§ **Задания**
• 1. Что, согласно фрагменту о православии в медиа, сделал капеллан «Опус деи», когда напротив их офиса остановился автобус с туристами?
• 2. Продолжите фрагмент о православии в медиа, начиная сразу после его последней фразы.

§ **Фрагмент**

═══

Когда шла дискуссия вокруг выставки «Осторожно, религия!» и судебного приговора организаторам, мне кажется, самой разумной была позиция отца Владимира Вигилянского, который сказал: «Нам не нравится выставка, но давайте не будем все-таки выходить за рамки и наказывать людей тюремным заключением». Выскажу непопулярную в православной среде мысль, но думаю, что церковь должна была сделать все, чтобы не дать ход этому процессу. Потому что, в таком деле опираться на гражданские власти – значит демонстрировать слабость, а не силу. Лучше было помолиться о заблудших художниках и кураторах. За убийц молимся, а Самодурова с Ерофеевым простить не можем? Чем больше спокойствия и доброты будет проецировать русское православие и в лице мирян, и в лице священства, тем авторитетнее оно будет.
Приведу пример из опыта своих католических знакомых. После выхода скандального романа, а потом и фильма “Код да Винчи”, в Лондоне стали устраивать автобусные экскурсии по местам, где происходит часть действия романа. Как-то мой знакомый, местный капеллан организации “Опус деи”, которая находится в центре романа Брауна, увидел, что напротив дома, где находится их офис, остановился автобус с туристами. Он быстро вышел и пригласил экскурсантов внутрь, угостил чаем, ответил на их вопросы. Туристы, ждавшие увидеть фанатика-психопата, были очарованы.
Посмотрите видеосюжеты с участием убитого отца Даниила Сысоева. Можно не соглашаться с какими-то его позициями. Но для меня совершенно очевидно, что отец Даниил горел своей верой. Его преданность Христу была такой, что любой, даже самый закоренелый атеист или светский либерал, оказывался под воздействием его личности и его слова.
— Вы считаете, что в СМИ не хватает именно людей светских, не священнослужителей, которые бы выступали с православных позиций?
— Скажу, как человек, побывавший с обеих сторон медийного водораздела, то есть и как журналист, и как корпоративный медиа-менеджер: у светской аудитории доверия к священнику, как бы замечательно он ни говорил, исходно будет меньше, чем доверия к светскому человеку, который говорит то же самое. У нас есть прекрасные священники-полемисты, но их задача сложнее, чем у мирян, принимающих участие в дискуссии.

═══

§ **Блок данных**
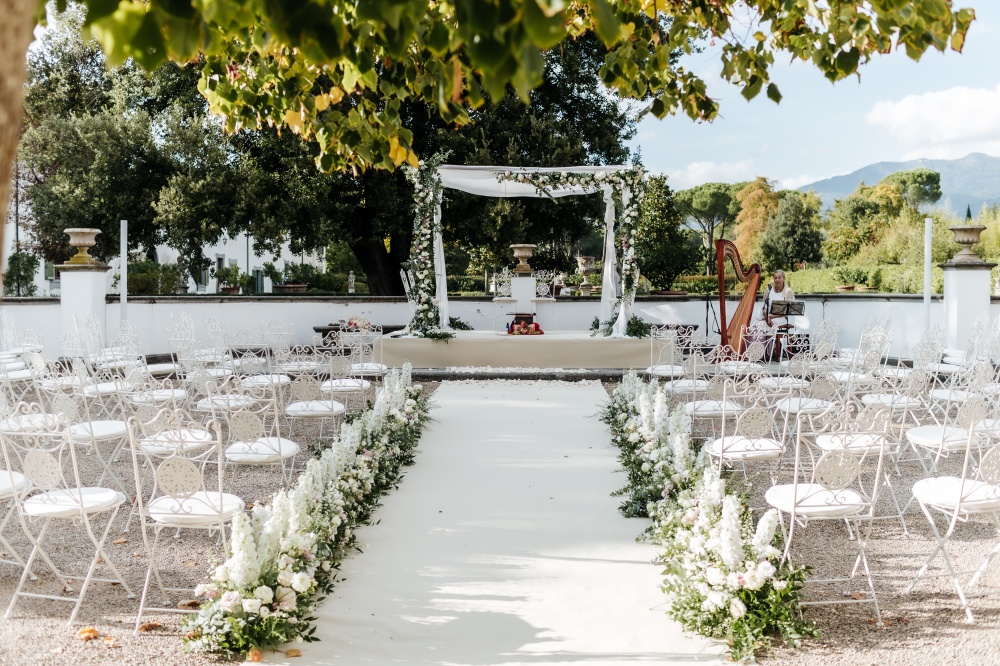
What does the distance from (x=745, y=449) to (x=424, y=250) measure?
29.6 feet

═══

§ **Ответы по заданиям**
• 1. Он быстро вышел, пригласил экскурсантов внутрь, угостил их чаем и ответил на их вопросы.

• 2.
— Разве не наоборот? Обычный человек непонятно, что скажет еще. А священник правильно все говорит…
— Большинство обычных людей, индифферентных и невоцерковленных, видит священника в рясе с наперсным крестом, и думает: работа у него такая — защищать интересы «корпорации». А если говорит Владимир Легойда, профессор Андрей Зубов или журналист Сергей Чапнин, то они у тех, кто о Церкви знает мало или даже враждебен к ней, вызовут потенциально больше доверия именно своей «обыкновенностью».
Вообще, православным христианам в России нужно перестать бояться того, «что будет говорить княгиня Марья Алексевна», надо стараться свидетельствовать своим поведением и словами о своей вере.
Это, я бы сказал, особенно касается образованных, молодых и повидавших мир православных, потому что они как раз лучше других способны объяснить, как это трудно и как это прекрасно — быть православным христианином в современном мире.
— Получается, что успешному человеку нужна своя проповедь, эдакий «солидный Господь для солидных господ»?
— Мы же не про систему соцобеспечения говорим! Конечно, в повседневных обстоятельствах вера во Христа очень важна людям несчастным в трудные ситуации жизни, людям, которые очень больны или очень бедны. Но вера очень нужна и тем, кто успешен. Я понимаю, многие посмеются: «У кого-то суп жидкий, а у кого-то жемчуг мелкий».
Но людей cостоявшихся ждут свои искушения – деньгами, самомнением, давлением социальной среды. Эти искушения порой не менее тяжело преодолевать, чем те, с которыми сталкиваются люди, оказавшиеся на обочине жизни.
В новой реальности
— А что сегодня может заинтересовать человека в повествовании о Церкви? Говорить ли о социальной работе, например?
— Я приведу конкретный пример. Одна из знакомых моей жены крещена, но в силу стандартного набора интеллигентских комплексов у нее сложились сложное отношение к Русской Православной Церкви. В прошлом году летом она в Интернете узнала, сколько делается для людей, пострадавших от пожара, и написала мне, что для нее это был переломный момент. Девять лет отхода от православия кончились в ту секунду, когда она увидела, сколько делается для погорельцев. Ведь это было проявление деятельной, зримой веры. Помощь погорельцам объединила Церковь, кстати, и с гражданским обществом, волонтерами.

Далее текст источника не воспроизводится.